The report also recommended the county file a Notification of Asbestos Abatement/Demolition/Renovation activities form with the Kentucky Environmental Protection Agency’s Hazard Office (Division of Air Quality) prior to removing asbestos containing material. This means that once this was located and identified, it was believed it would be safely removed and discarded.
That was not done at the courthouse. However, Callaham said the report also included buildings that were to be demolished to make room for the new government center. The county, Callaham said, followed guidelines and hired a contractor to remove the asbestos from those buildings.
“As I said, if it’s not disturbed, it’s okay,” Callaham continued. “Since these buildings were demolished, we had to hire a contractor to remove it.

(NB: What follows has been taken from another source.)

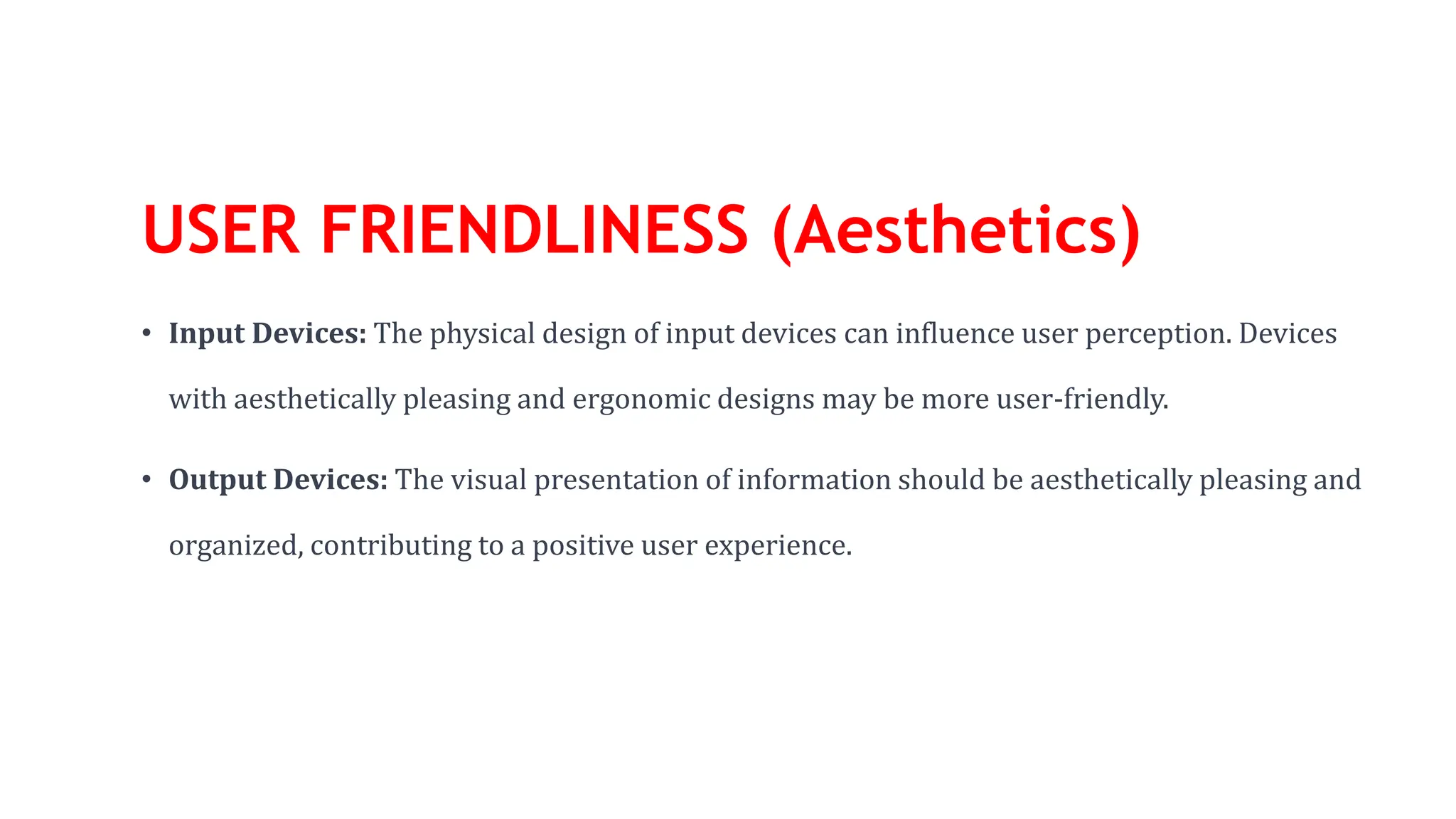 USER FRIENDLINESS (Aesthetics)

• Input Devices: The physical design of input devices can influence user perception. Devices with aesthetically pleasing and ergonomic designs may be more user-friendly.

• Output Devices: The visual presentation of information should be aesthetically pleasing and organized, contributing to a positive user experience.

From what I remember, it was pretty expensive.”
Callaham said he was aware that “no work, such as sanding or cutting in areas containing asbestos could be done,” according to the report.
At this time, the county is in discussions of either leasing or giving the old courthouse to a group called “Rural Recovery Inc.,” who want to use the facility for a drug treatment, counseling and testing center.
Callaham, who said it would take fiscal court approval to allow this group or any group to use the building, said as long as the group did not renovate the building in a manner that disturbed asbestos-containing material, it would be okay.
“Now if they go in there and start partitioning off walls and cutting and sanding, that’s different,” he said. “If they do that, they’re going to have to go through the process of having this removed, and as I said, that’s expensive.”
Callaham also noted the possibility of the old courthouse being used for family court.
“From what I understand, the AOC (Kentucky Administrative Office of Courts) is still considering the possibility of using the old courthouse for family court,” he said. “I could get a call today or tomorrow saying they want to do this, so that’s something else we have to consider.”
Callaham noted that a study by the AOC to use the old courthouse came with a $3.2 million price tag for the state to renovate the building.
“I assume that price covers the cost of removing asbestos,” Callaham said.
Gina Patrick, a board member with Rural Recovery Inc., said she hopes her agency can get the old courthouse for use against the drug epidemic. As far as the building containing asbestos, Patrick said she believed as long as this material is not disturbed, they should be able to use it in a safe manner.
(Used and reprinted by permission from the Mountain Citizen, Inez, Ky.)